[begin SELECTED EXCERPT]

Alignment with SME Needs

For SMEs, lightweight IDS frameworks offer a practical pathway to achieving network security without the prohibitive costs and complexity associated with traditional enterprise solutions [15], [21], [22]. By tailoring detection mechanisms, operational overhead, and management interfaces to the realities of SME environments, lightweight IDS significantly lower the barrier to entry for effective cybersecurity defenses [21], [22].

Nevertheless, while existing lightweight IDS solutions address several SME challenges, many still fall short in areas such as comprehensive network visibility, user-friendly interface design, and seamless scalability [1], [6]. These persistent gaps highlight the need for continued innovation in lightweight IDS development, particularly solutions explicitly designed for SME operational contexts.

Several lightweight IDS frameworks have been proposed to address these challenges; however, their practical suitability for SMEs varies significantly [15], [24]. The next section provides a comparative analysis of prominent lightweight IDS solutions and their limitations in SME deployments.

2.4. Comparative Analysis of Existing Lightweight IDS Solutions

In response to the challenges associated with traditional IDS, several lightweight alternatives have been developed, aiming to minimize resource consumption while maintaining effective threat detection capabilities [15], [22]. However, their applicability to SMEs varies significantly, particularly when evaluated against operational realities such as limited technical expertise, constrained budgets, and the need for scalability [1]. This section compares leading lightweight IDS solutions (Zeek, OSSEC, Prelude, and Snort/Suricata) highlighting their strengths, limitations, and relevance to SME environments.

2.4.1. Zeek (formerly Bro)

Zeek is a powerful open-source network analysis framework that has been widely adopted for network security monitoring [17]. It focuses on deep packet inspection and offers detailed insights into network traffic behaviors.

Strengths: Zeek excels at advanced traffic analysis, providing granular visibility into network activities. Its scalability allows deployment across large infrastructures, and it benefits from a strong and active development community [17], [22].
Limitations: Despite its analytical capabilities, Zeek requires substantial infrastructure and technical expertise for effective deployment and management [21]. Its configuration complexity and resource demands often exceed what SMEs can sustainably support.
Relevance to SMEs: While Zeek’s detailed analysis is valuable, its high setup complexity and operational demands make it more suitable for enterprises with dedicated security teams. For typical SMEs, deploying and maintaining Zeek is often impractical [1].

2.4.2.OSSEC

OSSEC is an open-source host-based intrusion detection system specializing in log analysis, file integrity monitoring, and rootkit detection across various operating systems [22].

Strengths: OSSEC is lightweight, cost-effective, and offers cross-platform support [22]. Its focus on log-based analysis enables efficient monitoring without overwhelming system resources.
Limitations: However, OSSEC primarily operates at the host level and lacks comprehensive visibility into network traffic [13]. Configuring and fine-tuning OSSEC for optimal detection performance still requires moderate technical expertise.
Relevance to SMEs: OSSEC presents a feasible solution for SMEs seeking host-level protection, especially for critical systems. Nevertheless, its inability to monitor broader network threats limits its effectiveness as a standalone solution for comprehensive SME security [6].

2.4.3. Prelude

Prelude is a modular, scalable security information and event management (SIEM) system that integrates various IDS sensors into a unified platform [6].

Strengths: Prelude’s modular architecture allows flexible scaling, making it adaptable to different organizational sizes and evolving security needs [21].

[end SELECTED EXCERPT]

AIM 1: Please reproduce the rows from the line containing "Do you spot street" to the line containing "[338,885,457,991]", both of those lines included.
The IDS excerpt and the rows are separate material.

[begin EXCERPTED RECORDS]

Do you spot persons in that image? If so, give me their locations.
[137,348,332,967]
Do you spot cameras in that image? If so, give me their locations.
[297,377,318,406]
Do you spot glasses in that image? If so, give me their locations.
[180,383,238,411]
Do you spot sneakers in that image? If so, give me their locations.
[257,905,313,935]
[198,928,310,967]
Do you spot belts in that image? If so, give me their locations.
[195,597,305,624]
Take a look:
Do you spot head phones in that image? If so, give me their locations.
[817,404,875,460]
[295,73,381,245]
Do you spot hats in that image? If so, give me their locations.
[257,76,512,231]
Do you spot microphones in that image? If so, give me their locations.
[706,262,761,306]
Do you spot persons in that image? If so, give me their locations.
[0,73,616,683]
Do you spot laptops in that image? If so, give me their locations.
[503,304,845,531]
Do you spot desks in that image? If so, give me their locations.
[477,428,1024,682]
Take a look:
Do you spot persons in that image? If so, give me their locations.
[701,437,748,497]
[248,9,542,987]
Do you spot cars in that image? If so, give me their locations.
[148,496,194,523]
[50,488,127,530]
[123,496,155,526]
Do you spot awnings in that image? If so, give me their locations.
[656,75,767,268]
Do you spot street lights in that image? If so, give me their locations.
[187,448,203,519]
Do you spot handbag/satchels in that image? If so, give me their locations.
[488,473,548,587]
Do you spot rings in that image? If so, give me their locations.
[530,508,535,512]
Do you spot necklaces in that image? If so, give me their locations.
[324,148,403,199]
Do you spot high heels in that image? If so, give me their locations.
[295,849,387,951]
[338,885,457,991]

[end EXCERPTED RECORDS]
[begin EXCERPTED RECORDS]

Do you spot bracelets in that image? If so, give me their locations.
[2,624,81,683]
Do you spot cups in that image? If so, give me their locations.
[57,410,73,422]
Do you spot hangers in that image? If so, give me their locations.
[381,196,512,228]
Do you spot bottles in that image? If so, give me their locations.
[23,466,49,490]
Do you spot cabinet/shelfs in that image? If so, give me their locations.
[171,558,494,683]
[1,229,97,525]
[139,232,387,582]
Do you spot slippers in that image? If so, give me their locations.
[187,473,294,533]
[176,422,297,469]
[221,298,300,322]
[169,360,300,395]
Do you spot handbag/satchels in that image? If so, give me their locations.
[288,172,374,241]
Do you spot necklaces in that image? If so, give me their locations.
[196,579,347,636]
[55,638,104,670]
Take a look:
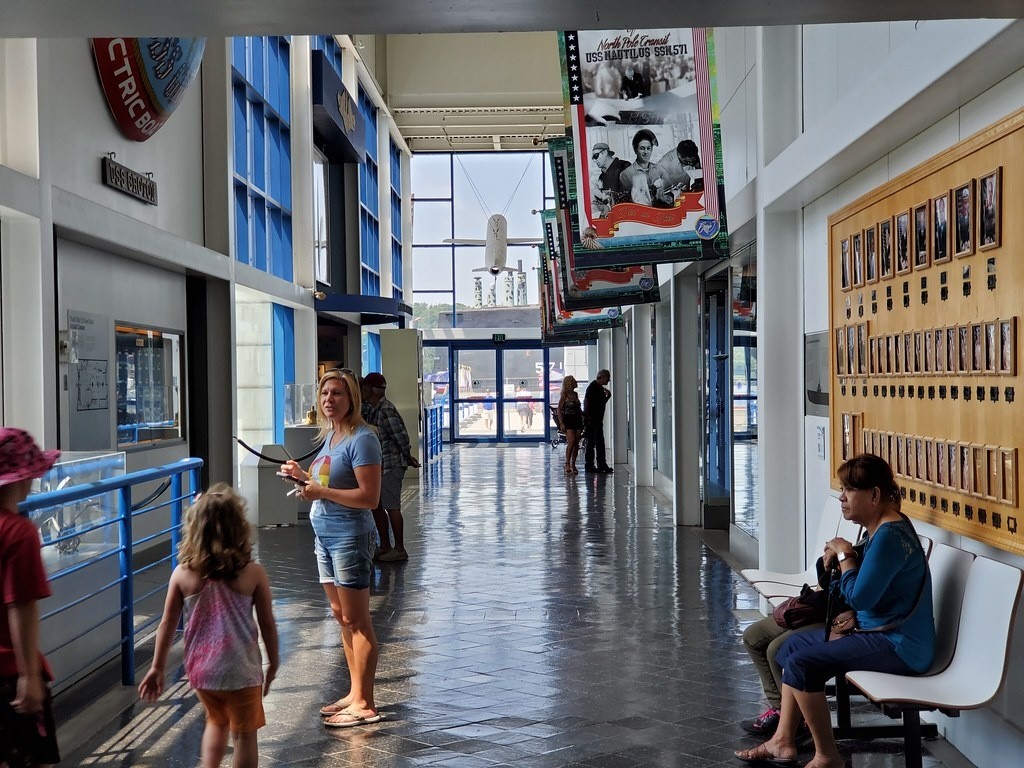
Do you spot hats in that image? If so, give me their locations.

[end EXCERPTED RECORDS]

AIM 2:
Answer these from the IDS excerpt:
(a) Which four lightweight IDS solutions does the comparative section name?
(b) What was Zeek formerly called?
(c) According to its limitations, what does OSSEC lack comprehensive visibility into?

CORRECT RESPONSE 1:
Do you spot street lights in that image? If so, give me their locations.
[187,448,203,519]
Do you spot handbag/satchels in that image? If so, give me their locations.
[488,473,548,587]
Do you spot rings in that image? If so, give me their locations.
[530,508,535,512]
Do you spot necklaces in that image? If so, give me their locations.
[324,148,403,199]
Do you spot high heels in that image? If so, give me their locations.
[295,849,387,951]
[338,885,457,991]

CORRECT RESPONSE 2:
(a) Zeek, OSSEC, Prelude, and Snort/Suricata
(b) Bro
(c) Network traffic